> Task to carry out:
Your output must reproduce all the records below precisely and contain no pictures.

[Items from a dataset]
-- Opening Marker --
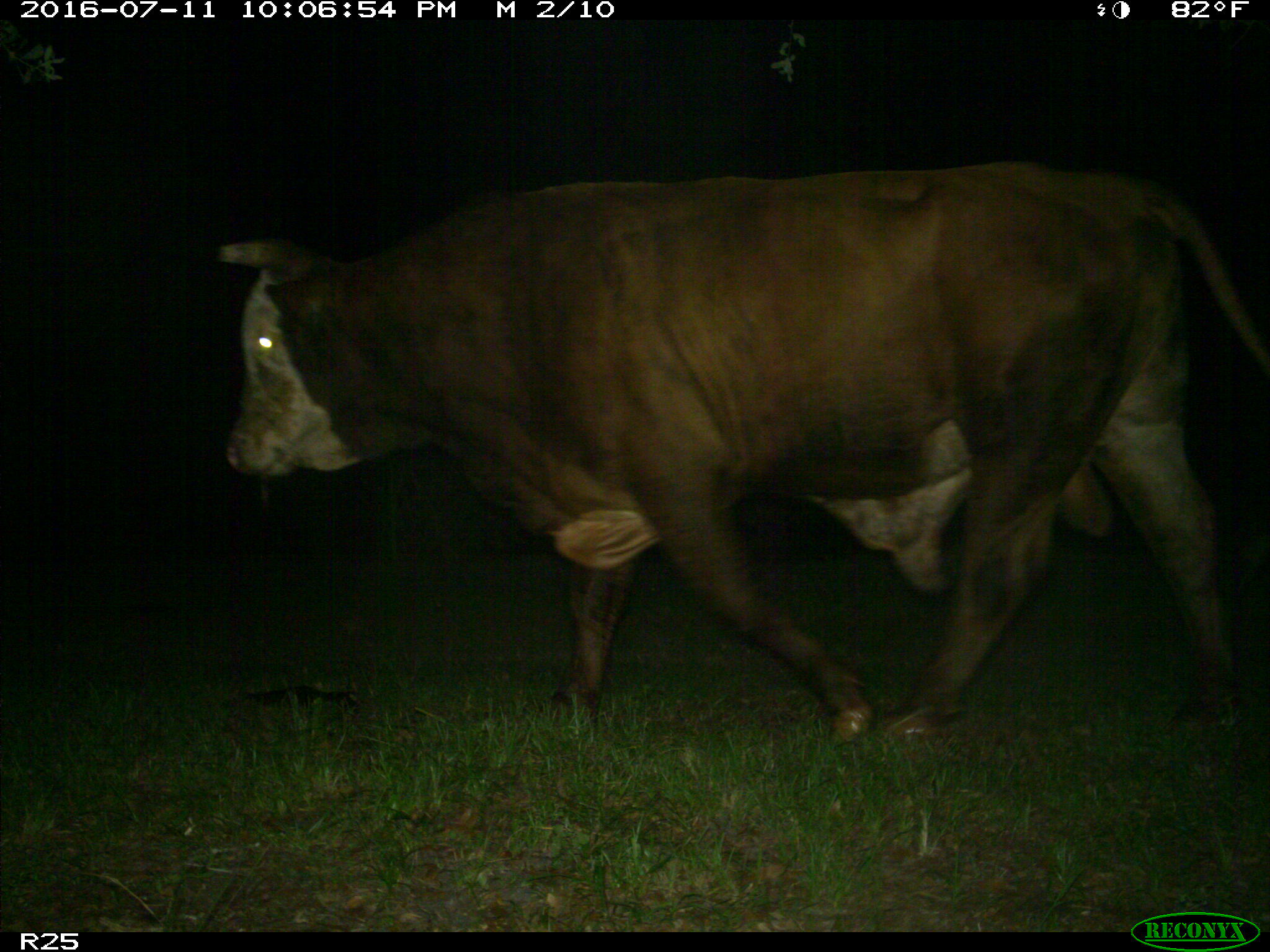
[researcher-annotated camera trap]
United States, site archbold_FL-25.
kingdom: Animalia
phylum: Chordata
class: Mammalia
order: Artiodactyla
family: Bovidae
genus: Bos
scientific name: Bos taurus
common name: domestic cow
-- Closing Marker --
> Solution for this exercise:
[researcher-annotated camera trap]
United States, site archbold_FL-25.
kingdom: Animalia
phylum: Chordata
class: Mammalia
order: Artiodactyla
family: Bovidae
genus: Bos
scientific name: Bos taurus
common name: domestic cow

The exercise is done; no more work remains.